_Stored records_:
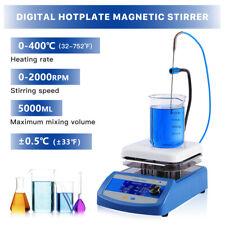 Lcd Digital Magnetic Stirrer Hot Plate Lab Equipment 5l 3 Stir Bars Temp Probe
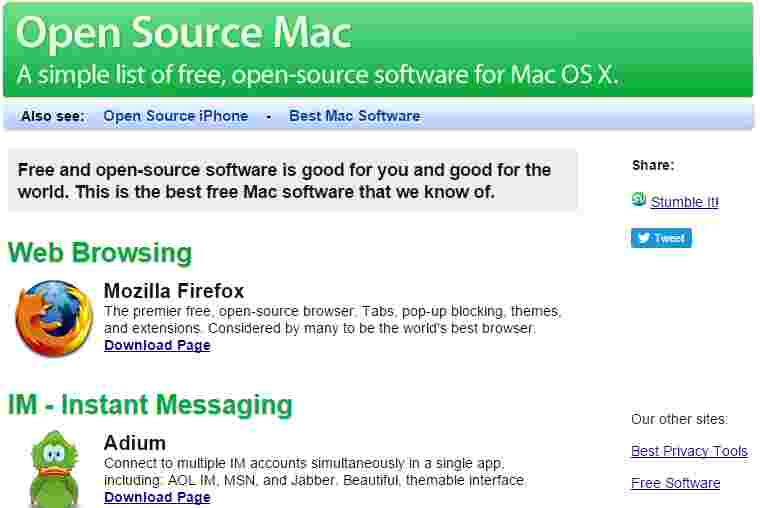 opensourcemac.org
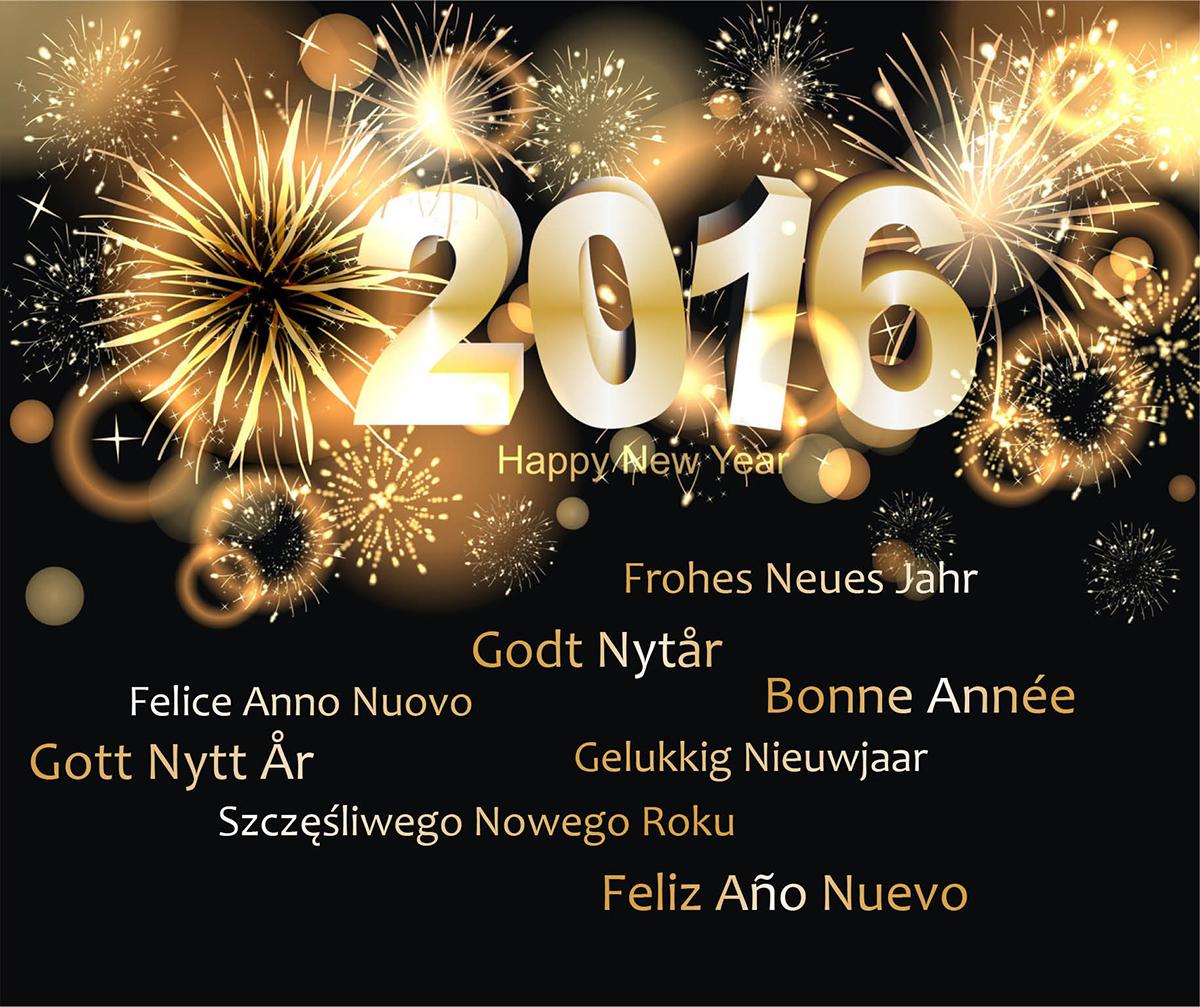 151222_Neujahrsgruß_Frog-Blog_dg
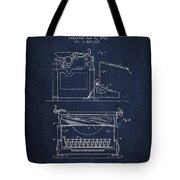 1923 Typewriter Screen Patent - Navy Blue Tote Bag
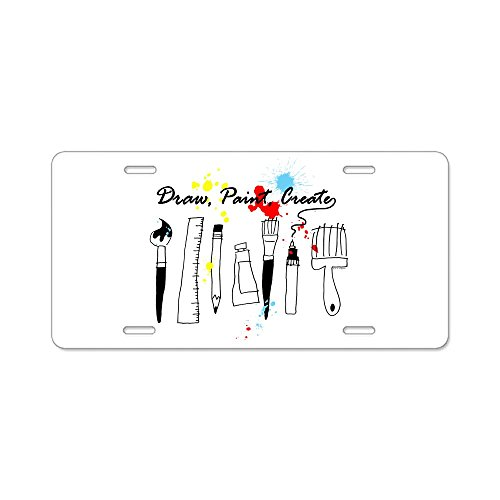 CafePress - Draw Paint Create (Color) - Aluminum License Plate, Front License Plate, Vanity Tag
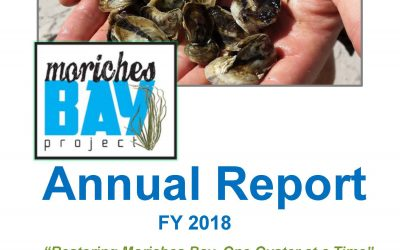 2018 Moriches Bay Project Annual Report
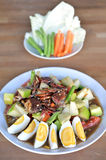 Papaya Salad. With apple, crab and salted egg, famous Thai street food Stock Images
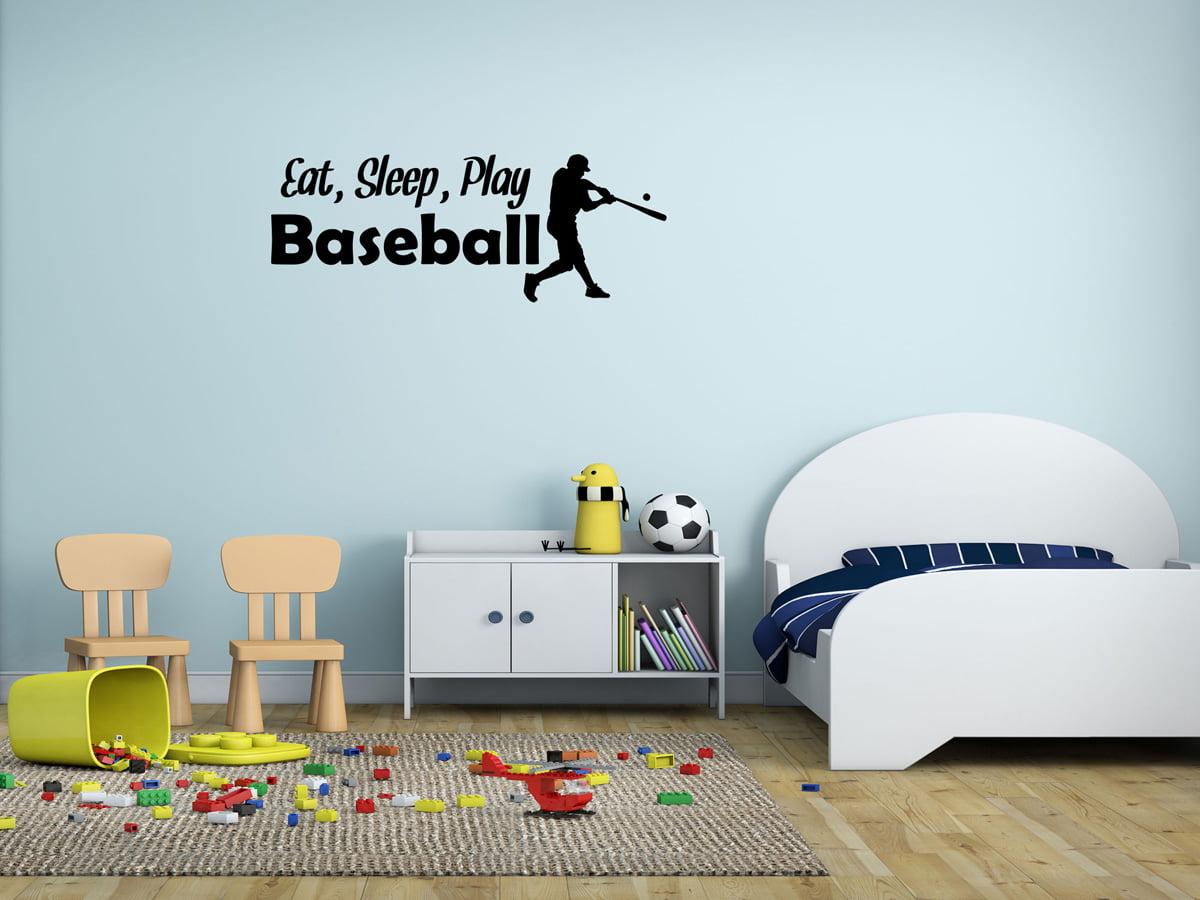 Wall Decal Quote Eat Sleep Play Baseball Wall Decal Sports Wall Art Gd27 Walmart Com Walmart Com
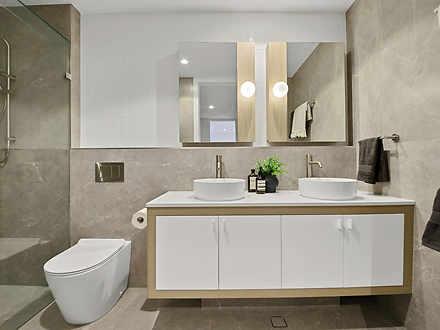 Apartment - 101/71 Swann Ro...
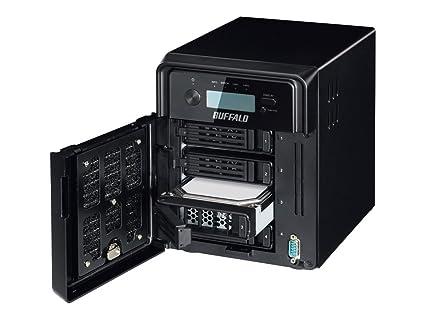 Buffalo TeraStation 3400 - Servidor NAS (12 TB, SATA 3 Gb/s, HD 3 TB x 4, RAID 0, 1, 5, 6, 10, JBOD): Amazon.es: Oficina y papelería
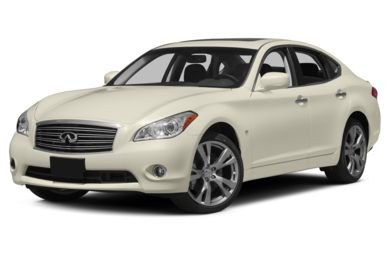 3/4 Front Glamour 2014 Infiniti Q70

_Task goal_: Apart from its pictures, the data is to be repeated exactly.

_Solution_:
 Lcd Digital Magnetic Stirrer Hot Plate Lab Equipment 5l 3 Stir Bars Temp Probe
 opensourcemac.org
 151222_Neujahrsgruß_Frog-Blog_dg
 1923 Typewriter Screen Patent - Navy Blue Tote Bag
 CafePress - Draw Paint Create (Color) - Aluminum License Plate, Front License Plate, Vanity Tag
 2018 Moriches Bay Project Annual Report
 Papaya Salad. With apple, crab and salted egg, famous Thai street food Stock Images
 Wall Decal Quote Eat Sleep Play Baseball Wall Decal Sports Wall Art Gd27 Walmart Com Walmart Com
 Apartment - 101/71 Swann Ro...
 Buffalo TeraStation 3400 - Servidor NAS (12 TB, SATA 3 Gb/s, HD 3 TB x 4, RAID 0, 1, 5, 6, 10, JBOD): Amazon.es: Oficina y papelería
 3/4 Front Glamour 2014 Infiniti Q70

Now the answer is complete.